Month: December 2020

Research Software Directories

This is a summary of a SORSE discussion session, presented by:

  • Mark Woodbridge, Imperial College London
  • Vanessa Sochat, Stanford University
  • Jurriaan Spaaks, Netherlands eScience Center

And featuring contributions from:

  • Malin Sandström, INCF
  • Alexander Struck, Humboldt University of Berlin

Introduction

The discussion session “Research Software Directories: What, Why, and How?” was held on September 16 during SORSE, an International Series of Online Research Software Events. As presenters, we each shared efforts to develop and maintain software directories: catalogues to showcase the software outputs of an institution or community. The directories presented were:

Each of the above offered several advantages and disadvantages, or were scoped for particular use cases. For example, research-software.nl provides a robust application for serving detailed metrics and metadata for software, however it requires more manual entry. The Research Software Encyclopedia is automated and does not require hosting, but it lacks the same level of metadata. The Imperial College London and GitHub Search research software directories offer much quicker to deploy solutions, but might be too simple for some use cases. The directories are discussed in detail in the following sections. In addition to this set, we suggest the reader take a look at the Awesome Registries list to find additional examples.
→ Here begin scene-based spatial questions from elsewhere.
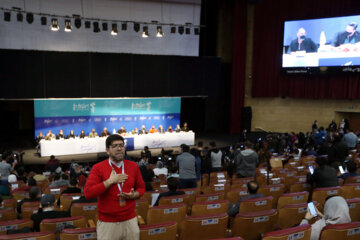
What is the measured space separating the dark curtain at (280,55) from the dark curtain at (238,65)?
0.69 meters

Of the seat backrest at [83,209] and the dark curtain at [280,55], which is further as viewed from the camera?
the dark curtain at [280,55]

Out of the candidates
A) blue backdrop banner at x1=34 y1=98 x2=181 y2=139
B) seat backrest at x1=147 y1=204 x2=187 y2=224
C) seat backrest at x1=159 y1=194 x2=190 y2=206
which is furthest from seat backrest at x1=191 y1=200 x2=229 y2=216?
blue backdrop banner at x1=34 y1=98 x2=181 y2=139

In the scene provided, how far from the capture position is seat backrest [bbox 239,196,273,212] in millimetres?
3680

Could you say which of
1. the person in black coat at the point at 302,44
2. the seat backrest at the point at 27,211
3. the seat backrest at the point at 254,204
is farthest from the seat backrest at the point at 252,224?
the person in black coat at the point at 302,44

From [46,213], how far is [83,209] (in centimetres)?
52

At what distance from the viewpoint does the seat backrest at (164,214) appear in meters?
3.35

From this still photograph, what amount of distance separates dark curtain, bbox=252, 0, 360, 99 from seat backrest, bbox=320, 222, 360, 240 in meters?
15.2

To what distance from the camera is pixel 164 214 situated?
3412 mm

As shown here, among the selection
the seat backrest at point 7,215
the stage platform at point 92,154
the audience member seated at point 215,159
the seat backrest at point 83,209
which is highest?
the seat backrest at point 83,209

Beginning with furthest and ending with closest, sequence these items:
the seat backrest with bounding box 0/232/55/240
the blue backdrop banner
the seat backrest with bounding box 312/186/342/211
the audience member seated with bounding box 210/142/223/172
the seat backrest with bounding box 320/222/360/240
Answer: the blue backdrop banner → the audience member seated with bounding box 210/142/223/172 → the seat backrest with bounding box 312/186/342/211 → the seat backrest with bounding box 320/222/360/240 → the seat backrest with bounding box 0/232/55/240

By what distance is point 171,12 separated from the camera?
1702 centimetres

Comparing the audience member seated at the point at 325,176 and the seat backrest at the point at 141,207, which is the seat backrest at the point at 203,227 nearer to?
the seat backrest at the point at 141,207

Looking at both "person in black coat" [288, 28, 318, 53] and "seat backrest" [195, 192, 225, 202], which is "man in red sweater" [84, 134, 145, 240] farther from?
"person in black coat" [288, 28, 318, 53]

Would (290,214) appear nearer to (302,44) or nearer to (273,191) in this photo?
(273,191)
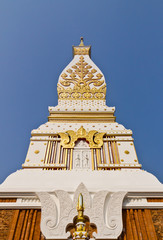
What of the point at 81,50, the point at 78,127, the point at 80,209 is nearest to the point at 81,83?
the point at 78,127

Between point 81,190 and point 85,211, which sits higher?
point 81,190

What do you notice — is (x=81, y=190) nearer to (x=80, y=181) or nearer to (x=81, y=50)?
(x=80, y=181)

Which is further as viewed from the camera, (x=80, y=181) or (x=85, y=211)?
(x=80, y=181)

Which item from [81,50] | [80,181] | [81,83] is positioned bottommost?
[80,181]

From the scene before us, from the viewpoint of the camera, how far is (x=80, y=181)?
15.4 ft

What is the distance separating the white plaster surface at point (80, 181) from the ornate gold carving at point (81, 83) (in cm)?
410

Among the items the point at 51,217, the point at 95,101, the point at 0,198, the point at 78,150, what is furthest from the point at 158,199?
the point at 95,101

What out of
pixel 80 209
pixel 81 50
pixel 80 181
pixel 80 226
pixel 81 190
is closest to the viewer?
pixel 80 226

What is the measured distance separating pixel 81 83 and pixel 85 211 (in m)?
6.15

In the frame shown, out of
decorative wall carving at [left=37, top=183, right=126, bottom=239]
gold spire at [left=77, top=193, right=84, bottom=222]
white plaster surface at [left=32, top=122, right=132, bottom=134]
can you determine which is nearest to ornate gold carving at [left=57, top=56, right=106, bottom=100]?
white plaster surface at [left=32, top=122, right=132, bottom=134]

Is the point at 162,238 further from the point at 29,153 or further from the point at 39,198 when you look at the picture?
the point at 29,153

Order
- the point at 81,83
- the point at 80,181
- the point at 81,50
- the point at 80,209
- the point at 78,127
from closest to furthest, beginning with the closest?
the point at 80,209, the point at 80,181, the point at 78,127, the point at 81,83, the point at 81,50

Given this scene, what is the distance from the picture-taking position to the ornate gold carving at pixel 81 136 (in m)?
6.43

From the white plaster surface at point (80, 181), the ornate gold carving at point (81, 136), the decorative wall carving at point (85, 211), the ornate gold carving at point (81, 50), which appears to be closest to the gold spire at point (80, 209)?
the decorative wall carving at point (85, 211)
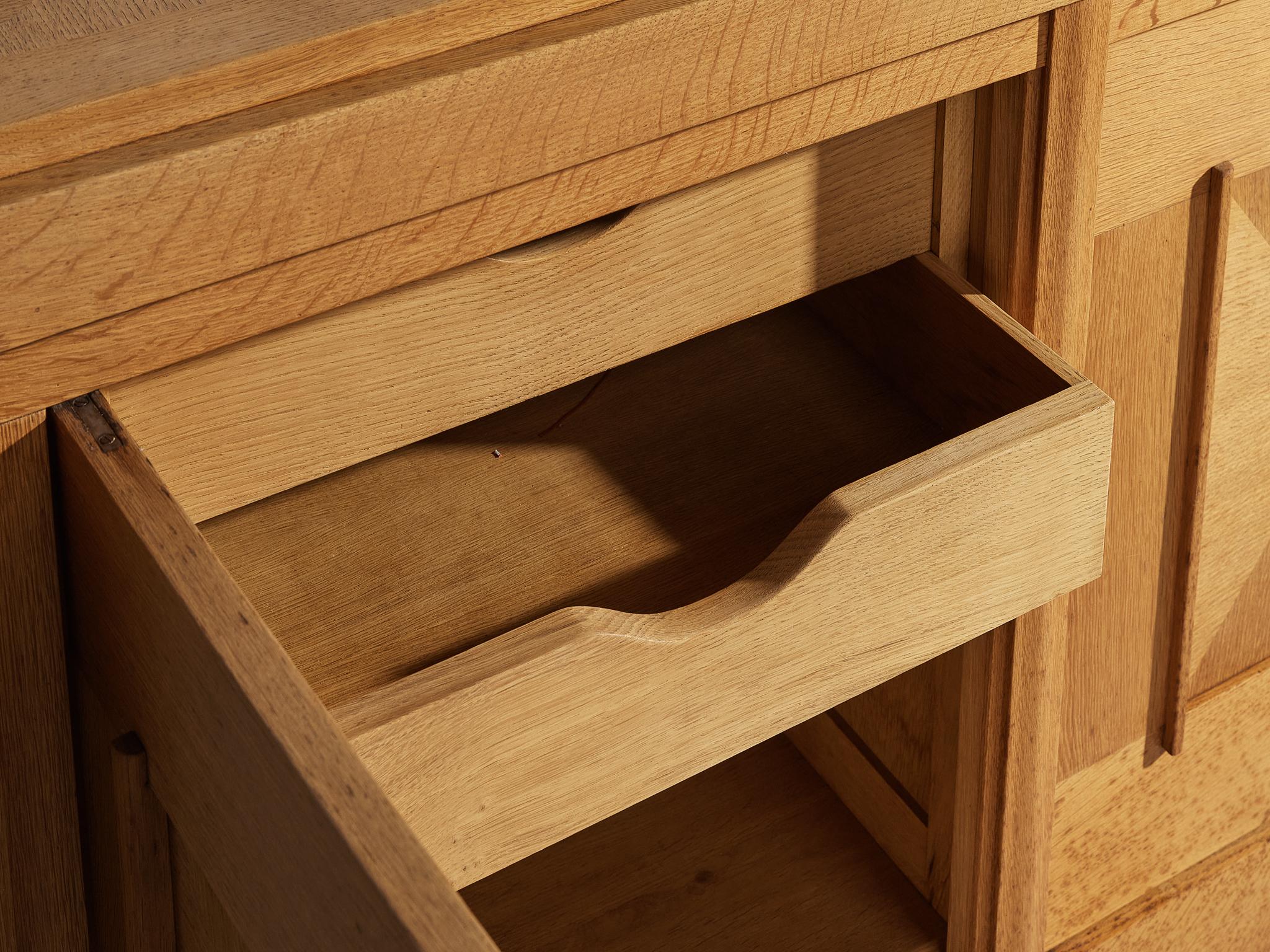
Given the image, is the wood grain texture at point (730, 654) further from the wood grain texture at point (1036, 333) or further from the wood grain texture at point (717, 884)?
the wood grain texture at point (717, 884)

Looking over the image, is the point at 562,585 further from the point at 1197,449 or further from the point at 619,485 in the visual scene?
the point at 1197,449

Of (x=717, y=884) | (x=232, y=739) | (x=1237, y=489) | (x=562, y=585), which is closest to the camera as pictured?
(x=232, y=739)

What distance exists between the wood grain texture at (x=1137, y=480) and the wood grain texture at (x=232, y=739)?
19.9 inches

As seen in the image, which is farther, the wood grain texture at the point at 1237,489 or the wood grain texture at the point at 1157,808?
the wood grain texture at the point at 1157,808

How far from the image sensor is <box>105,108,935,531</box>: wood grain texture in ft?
1.92

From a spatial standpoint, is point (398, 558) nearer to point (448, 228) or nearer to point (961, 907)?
point (448, 228)

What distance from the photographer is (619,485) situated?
749 millimetres

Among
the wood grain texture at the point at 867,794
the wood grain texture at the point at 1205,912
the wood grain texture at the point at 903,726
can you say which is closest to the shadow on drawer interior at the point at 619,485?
the wood grain texture at the point at 903,726

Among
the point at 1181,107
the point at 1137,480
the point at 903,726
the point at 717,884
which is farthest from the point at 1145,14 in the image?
the point at 717,884

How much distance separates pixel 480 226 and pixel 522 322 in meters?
0.07

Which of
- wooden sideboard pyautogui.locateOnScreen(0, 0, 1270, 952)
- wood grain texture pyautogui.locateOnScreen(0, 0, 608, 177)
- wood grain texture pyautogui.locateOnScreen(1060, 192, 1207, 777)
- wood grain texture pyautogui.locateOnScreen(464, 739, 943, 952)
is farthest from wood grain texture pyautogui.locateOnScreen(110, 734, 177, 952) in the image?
wood grain texture pyautogui.locateOnScreen(1060, 192, 1207, 777)

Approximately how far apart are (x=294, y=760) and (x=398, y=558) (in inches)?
11.2

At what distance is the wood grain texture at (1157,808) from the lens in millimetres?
959

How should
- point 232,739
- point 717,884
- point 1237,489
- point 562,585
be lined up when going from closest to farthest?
1. point 232,739
2. point 562,585
3. point 1237,489
4. point 717,884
How many participants use software directories?

We were quite surprised at the results of asking attendees the extent to which they have contributed or used software directories. For a total of 27 participants, 43% have used a directory for a relevant project, 27% have submitted software to a directory, and 58% indicated neither of the above.

Presentations

The Research Software Directory by Netherlands eScience Center

Jurriaan’s presentation started off by explaining why the Netherlands eScience Center had a need for what eventually became the Research Software Directory. Primary reasons were that as the Netherlands eScience Center grew beyond say, 20 or so engineers, tracking what software was available in-house really became too difficult a problem to do ad-hoc, despite the fact that all of their repositories are publicly accessible on GitHub. Secondly, the eScience Center strives to be as open as possible, and they thought it was important to be able to show the outside world where the taxpayer’s money had gone. Lastly, the eScience Center has a continuous need to keep track of various metrics, both for reporting to their funders (SURF and NWO), but also for helping management make informed business decisions.

Jurriaan then demonstrated the eScience Center’s instance of the Research Software Directory. While walking the viewers through the design, he explained how the product pages’ design was helping site visitors on their way towards adoption of the software presented on the product page.
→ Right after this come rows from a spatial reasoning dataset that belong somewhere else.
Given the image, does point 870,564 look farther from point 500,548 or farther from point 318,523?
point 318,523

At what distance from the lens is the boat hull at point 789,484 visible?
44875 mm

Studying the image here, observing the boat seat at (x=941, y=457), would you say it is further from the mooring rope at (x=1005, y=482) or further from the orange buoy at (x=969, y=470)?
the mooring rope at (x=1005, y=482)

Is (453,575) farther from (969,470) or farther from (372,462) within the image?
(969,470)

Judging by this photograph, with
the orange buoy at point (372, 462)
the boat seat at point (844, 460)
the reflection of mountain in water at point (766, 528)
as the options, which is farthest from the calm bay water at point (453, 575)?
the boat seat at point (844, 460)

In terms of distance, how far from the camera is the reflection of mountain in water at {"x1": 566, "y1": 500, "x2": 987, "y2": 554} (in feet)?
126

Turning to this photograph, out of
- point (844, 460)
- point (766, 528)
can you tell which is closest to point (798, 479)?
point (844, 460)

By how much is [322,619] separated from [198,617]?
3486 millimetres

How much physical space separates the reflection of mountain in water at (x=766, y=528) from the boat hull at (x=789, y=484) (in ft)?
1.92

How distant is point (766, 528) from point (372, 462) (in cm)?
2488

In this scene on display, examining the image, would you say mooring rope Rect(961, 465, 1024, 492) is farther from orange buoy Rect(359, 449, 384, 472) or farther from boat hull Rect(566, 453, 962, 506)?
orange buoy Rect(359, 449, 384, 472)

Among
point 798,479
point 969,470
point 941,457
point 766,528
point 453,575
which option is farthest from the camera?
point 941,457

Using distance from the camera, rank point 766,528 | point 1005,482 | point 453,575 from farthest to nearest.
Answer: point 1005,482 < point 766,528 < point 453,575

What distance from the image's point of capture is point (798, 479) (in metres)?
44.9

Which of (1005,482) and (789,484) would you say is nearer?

When designing the Research Software Directory, specific attention was paid to how an instance is filled with data, how this data is curated, and how to do this in a way that can be sustained over time. To this end, the Research Software Directory harvests much of its information automatically, for example using APIs to GitHub (code development platform), Zenodo (archiving service), and Zotero (reference manager). This setup allows engineers employed by the Netherlands eScience Center to stay mostly in their comfort zone (i.e. GitHub). They just need to make sure to follow best practices such as having publicly accessible repositories, making releases on Zenodo using the automated integration, and including software citation metadata (CFF) in their repositories. Given that they already do much of that anyway, making an entry in the Research Software Directory can be achieved in a few clicks via the Admin interface that the Research Software Directory provides.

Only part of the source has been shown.